WHAT TO WORK ON = For each line of the data that includes the word "Gold", copy the line.

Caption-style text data
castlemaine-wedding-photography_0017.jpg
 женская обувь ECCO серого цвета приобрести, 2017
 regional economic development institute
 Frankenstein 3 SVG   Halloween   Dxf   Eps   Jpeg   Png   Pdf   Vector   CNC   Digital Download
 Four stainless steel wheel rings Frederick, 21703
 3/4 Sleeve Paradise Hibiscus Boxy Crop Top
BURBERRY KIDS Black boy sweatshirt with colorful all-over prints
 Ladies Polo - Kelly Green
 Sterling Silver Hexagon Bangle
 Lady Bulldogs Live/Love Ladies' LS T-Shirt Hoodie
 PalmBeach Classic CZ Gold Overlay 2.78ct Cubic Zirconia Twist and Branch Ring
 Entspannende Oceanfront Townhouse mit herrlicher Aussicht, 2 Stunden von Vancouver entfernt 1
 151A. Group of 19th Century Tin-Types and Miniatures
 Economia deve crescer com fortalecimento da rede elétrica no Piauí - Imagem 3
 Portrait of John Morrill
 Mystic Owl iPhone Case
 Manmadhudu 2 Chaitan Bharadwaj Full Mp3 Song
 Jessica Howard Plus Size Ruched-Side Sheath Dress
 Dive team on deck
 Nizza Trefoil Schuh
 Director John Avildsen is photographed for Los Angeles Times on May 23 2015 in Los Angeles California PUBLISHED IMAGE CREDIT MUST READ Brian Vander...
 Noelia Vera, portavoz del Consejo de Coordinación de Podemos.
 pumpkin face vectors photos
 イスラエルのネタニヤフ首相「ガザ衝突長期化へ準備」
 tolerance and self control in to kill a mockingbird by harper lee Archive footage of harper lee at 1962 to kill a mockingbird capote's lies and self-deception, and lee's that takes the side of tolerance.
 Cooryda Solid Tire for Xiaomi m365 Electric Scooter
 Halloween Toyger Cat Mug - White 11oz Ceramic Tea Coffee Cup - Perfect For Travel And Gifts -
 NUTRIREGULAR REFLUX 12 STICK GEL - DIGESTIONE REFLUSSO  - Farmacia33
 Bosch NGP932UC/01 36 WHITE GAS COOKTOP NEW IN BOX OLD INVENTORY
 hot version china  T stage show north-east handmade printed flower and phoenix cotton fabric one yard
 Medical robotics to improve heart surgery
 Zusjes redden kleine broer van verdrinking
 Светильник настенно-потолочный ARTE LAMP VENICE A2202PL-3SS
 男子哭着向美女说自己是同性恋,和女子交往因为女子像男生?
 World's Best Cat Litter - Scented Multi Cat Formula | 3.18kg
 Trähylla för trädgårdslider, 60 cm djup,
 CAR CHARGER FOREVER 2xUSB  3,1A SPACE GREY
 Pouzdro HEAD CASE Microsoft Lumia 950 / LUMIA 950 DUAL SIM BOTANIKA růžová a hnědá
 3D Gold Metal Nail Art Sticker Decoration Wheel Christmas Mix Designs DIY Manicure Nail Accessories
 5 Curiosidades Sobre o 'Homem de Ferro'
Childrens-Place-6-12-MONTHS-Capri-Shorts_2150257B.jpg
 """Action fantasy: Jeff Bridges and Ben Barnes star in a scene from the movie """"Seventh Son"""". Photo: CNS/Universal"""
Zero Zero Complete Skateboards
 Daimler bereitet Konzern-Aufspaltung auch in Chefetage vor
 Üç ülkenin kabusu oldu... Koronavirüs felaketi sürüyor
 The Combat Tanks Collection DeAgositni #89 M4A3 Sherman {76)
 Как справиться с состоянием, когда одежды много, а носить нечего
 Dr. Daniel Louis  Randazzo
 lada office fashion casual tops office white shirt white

WRITTEN SOLUTION =
 PalmBeach Classic CZ Gold Overlay 2.78ct Cubic Zirconia Twist and Branch Ring
 3D Gold Metal Nail Art Sticker Decoration Wheel Christmas Mix Designs DIY Manicure Nail Accessories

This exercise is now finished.